■ Data provided:

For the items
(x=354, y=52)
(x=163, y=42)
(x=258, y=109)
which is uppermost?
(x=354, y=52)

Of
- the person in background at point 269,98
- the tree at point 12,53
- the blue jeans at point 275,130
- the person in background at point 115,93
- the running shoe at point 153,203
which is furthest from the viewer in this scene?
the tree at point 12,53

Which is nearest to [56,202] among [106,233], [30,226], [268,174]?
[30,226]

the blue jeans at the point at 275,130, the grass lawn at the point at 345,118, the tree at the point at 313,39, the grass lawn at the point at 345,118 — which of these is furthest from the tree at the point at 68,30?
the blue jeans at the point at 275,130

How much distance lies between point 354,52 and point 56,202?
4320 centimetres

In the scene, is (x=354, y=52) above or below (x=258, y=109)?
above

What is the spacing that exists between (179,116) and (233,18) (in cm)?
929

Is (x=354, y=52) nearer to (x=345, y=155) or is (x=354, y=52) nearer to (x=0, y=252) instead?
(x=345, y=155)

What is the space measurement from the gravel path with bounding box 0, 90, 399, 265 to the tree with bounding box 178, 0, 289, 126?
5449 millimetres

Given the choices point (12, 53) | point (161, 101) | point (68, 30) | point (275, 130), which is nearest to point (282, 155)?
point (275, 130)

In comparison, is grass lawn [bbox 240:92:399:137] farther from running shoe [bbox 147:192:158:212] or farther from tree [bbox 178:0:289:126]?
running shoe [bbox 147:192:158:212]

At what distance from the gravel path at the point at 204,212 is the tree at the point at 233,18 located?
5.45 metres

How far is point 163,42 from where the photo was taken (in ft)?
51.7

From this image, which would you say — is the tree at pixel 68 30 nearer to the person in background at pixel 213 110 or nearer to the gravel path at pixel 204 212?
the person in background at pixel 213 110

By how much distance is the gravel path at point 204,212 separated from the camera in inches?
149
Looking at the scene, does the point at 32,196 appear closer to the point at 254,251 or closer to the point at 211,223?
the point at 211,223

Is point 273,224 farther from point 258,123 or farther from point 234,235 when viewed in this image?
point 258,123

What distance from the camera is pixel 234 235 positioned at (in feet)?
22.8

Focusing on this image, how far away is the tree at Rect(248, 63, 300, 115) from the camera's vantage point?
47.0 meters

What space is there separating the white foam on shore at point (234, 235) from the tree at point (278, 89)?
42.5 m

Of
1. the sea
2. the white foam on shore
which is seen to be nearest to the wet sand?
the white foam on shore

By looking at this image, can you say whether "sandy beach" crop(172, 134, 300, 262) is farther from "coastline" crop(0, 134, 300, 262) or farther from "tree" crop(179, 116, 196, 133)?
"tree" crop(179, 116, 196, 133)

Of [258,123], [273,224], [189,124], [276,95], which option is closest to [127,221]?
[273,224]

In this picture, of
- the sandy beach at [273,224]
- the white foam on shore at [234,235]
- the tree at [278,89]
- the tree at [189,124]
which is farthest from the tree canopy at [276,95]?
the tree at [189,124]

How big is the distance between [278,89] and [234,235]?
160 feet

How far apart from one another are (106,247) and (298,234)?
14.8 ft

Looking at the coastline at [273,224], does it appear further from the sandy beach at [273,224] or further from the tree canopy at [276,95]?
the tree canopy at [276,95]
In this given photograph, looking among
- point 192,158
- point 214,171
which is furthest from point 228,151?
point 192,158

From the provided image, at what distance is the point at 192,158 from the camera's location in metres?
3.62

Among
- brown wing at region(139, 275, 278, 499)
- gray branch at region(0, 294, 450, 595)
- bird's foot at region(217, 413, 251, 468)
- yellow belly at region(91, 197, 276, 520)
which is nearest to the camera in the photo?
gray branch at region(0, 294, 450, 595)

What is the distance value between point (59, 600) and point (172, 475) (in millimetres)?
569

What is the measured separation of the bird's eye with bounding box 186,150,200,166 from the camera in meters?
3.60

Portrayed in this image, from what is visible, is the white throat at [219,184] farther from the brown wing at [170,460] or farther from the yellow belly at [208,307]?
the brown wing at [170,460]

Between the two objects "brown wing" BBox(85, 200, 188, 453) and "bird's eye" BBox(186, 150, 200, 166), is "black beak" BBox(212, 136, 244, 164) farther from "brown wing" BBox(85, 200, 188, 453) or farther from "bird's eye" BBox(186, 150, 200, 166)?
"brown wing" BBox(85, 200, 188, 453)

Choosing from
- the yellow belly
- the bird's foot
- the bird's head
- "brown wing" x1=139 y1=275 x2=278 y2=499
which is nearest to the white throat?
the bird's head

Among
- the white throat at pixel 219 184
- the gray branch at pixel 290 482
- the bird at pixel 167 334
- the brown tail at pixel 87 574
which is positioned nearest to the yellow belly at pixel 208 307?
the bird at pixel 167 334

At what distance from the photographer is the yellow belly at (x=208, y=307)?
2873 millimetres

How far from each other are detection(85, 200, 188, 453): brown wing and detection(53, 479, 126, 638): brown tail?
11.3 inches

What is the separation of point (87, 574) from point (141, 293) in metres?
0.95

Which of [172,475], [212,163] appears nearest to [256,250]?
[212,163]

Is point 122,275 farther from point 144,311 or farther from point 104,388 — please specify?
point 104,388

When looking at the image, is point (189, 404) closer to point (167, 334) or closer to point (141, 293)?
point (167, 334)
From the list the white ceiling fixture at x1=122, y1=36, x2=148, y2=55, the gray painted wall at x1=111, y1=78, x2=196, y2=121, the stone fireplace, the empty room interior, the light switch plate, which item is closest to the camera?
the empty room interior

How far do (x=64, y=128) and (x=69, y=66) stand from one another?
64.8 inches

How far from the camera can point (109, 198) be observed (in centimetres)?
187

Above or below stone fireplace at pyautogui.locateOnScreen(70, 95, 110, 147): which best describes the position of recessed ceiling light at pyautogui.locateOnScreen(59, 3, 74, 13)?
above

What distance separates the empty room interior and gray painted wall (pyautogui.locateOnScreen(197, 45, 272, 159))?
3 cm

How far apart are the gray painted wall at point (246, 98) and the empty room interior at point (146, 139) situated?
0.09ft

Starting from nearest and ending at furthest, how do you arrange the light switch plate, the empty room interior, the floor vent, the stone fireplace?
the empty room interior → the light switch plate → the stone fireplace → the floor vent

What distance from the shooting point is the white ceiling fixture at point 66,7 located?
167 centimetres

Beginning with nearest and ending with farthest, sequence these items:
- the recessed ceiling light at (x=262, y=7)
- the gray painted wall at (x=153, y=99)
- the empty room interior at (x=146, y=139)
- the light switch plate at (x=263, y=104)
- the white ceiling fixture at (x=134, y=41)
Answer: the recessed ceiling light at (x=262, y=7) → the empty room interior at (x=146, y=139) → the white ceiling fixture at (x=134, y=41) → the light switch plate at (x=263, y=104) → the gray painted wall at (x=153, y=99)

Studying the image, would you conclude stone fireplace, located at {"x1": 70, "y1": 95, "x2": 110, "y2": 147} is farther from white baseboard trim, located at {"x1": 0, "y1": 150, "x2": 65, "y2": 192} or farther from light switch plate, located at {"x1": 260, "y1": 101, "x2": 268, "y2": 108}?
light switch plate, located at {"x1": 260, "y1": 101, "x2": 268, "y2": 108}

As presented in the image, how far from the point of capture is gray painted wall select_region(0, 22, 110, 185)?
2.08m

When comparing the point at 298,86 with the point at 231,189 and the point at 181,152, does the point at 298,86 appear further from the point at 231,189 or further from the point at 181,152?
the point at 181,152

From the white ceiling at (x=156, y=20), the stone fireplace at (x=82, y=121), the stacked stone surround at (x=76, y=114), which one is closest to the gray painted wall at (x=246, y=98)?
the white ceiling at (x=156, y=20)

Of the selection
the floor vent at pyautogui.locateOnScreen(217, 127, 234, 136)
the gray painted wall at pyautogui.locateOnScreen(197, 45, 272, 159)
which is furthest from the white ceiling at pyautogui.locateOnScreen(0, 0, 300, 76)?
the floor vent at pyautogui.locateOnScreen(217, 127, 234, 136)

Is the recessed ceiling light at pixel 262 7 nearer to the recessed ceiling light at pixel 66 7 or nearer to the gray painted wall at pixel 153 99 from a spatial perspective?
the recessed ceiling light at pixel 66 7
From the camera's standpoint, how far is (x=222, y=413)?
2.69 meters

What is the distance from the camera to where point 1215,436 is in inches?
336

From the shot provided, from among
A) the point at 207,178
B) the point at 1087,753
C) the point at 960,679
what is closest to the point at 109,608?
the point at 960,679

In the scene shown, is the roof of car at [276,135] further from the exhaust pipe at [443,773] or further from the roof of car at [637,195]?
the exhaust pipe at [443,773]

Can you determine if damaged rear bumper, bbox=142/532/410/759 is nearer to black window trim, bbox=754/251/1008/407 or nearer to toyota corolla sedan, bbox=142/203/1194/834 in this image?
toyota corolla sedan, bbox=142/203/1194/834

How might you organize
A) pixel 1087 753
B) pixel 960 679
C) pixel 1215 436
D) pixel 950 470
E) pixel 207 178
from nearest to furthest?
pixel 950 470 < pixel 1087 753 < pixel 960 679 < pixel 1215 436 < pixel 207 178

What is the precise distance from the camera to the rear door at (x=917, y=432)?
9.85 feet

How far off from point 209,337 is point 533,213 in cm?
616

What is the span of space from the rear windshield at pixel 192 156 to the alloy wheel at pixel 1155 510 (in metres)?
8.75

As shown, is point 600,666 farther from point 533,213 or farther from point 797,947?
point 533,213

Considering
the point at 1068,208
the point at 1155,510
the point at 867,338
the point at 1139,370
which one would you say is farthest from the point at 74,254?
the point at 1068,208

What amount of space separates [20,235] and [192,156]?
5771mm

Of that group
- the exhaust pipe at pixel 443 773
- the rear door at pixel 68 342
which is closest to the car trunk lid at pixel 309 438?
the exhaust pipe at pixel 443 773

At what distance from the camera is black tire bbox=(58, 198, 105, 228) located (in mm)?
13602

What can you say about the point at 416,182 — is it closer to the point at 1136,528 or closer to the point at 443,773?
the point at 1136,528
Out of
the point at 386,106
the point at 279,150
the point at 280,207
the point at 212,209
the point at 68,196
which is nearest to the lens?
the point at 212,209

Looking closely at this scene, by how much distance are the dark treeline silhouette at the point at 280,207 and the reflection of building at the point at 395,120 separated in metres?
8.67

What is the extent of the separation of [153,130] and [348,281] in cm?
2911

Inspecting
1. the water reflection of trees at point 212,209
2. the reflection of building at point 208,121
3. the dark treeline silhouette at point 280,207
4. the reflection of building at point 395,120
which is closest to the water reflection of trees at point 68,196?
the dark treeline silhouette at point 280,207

■ What is needed:
Reproduce the data that opens with the line containing "the blue jeans at the point at 275,130, the" and closes with the line containing "4320 centimetres", renaming "grass lawn" as "lawn" throughout and leaving everything else the same.

■ Complete response:
the blue jeans at the point at 275,130, the lawn at the point at 345,118, the tree at the point at 313,39, the lawn at the point at 345,118 — which of these is furthest from the tree at the point at 68,30?
the blue jeans at the point at 275,130

How much distance lies between point 354,52 and point 56,202?
4320 centimetres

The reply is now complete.